[Instructions to follow]:
Each line below that holds the word "category" counts once. Say how many such lines there are, and no more.

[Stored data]
--------------------------------
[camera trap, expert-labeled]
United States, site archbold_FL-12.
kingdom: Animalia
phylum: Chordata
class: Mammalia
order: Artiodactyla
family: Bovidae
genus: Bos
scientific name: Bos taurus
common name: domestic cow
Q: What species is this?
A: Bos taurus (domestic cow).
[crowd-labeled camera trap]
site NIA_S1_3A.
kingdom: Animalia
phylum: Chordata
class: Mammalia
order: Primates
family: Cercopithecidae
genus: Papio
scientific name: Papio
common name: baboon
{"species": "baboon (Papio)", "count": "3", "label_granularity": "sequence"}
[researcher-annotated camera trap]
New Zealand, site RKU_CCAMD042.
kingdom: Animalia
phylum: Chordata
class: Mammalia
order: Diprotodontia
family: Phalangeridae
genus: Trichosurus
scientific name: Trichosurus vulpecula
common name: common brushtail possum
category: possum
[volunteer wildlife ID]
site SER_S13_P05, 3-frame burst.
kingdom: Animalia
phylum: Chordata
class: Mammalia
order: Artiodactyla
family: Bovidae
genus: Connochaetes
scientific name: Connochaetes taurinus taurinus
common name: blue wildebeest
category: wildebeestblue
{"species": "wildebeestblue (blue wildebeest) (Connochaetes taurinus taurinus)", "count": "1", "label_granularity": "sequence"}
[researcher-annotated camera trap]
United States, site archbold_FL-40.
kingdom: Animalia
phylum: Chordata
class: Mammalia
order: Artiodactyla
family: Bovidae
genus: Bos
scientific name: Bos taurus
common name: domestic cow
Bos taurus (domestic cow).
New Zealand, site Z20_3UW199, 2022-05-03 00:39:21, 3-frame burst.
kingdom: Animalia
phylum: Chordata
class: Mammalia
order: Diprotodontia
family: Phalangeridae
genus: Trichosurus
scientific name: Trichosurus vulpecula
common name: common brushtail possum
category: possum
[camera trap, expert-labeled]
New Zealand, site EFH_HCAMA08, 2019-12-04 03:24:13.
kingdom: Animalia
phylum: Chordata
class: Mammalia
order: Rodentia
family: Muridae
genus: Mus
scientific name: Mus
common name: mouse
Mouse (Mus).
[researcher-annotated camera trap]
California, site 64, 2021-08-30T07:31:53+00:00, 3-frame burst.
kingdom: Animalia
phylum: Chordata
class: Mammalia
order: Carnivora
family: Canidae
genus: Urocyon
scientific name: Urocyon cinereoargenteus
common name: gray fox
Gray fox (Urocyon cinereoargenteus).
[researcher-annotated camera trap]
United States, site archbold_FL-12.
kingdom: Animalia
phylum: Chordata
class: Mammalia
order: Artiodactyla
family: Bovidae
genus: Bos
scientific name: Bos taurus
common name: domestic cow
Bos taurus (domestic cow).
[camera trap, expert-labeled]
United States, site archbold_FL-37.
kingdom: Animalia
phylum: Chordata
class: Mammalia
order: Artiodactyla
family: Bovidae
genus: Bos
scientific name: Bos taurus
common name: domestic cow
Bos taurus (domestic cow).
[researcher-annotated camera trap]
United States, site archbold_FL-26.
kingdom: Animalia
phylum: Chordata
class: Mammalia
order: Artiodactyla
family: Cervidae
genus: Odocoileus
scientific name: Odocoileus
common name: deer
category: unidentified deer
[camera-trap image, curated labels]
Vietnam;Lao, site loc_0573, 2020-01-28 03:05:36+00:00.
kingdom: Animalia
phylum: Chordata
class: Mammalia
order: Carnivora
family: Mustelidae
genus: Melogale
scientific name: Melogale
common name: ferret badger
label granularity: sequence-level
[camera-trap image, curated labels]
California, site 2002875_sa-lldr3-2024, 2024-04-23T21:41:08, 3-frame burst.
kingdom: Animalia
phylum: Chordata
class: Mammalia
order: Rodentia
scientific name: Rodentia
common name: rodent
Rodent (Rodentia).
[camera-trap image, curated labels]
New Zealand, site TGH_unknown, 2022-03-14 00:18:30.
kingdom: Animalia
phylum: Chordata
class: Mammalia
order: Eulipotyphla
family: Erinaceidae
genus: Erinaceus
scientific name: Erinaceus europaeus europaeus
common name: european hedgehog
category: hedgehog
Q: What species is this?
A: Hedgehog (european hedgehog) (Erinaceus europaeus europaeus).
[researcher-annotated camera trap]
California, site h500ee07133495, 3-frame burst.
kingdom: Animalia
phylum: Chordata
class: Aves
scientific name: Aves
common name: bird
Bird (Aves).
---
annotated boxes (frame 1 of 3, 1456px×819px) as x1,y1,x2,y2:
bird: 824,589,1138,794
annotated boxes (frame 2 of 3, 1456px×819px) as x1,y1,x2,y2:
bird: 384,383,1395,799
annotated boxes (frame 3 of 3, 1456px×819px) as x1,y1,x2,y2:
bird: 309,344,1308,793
--------------------------------
[Answer to the problem]:
5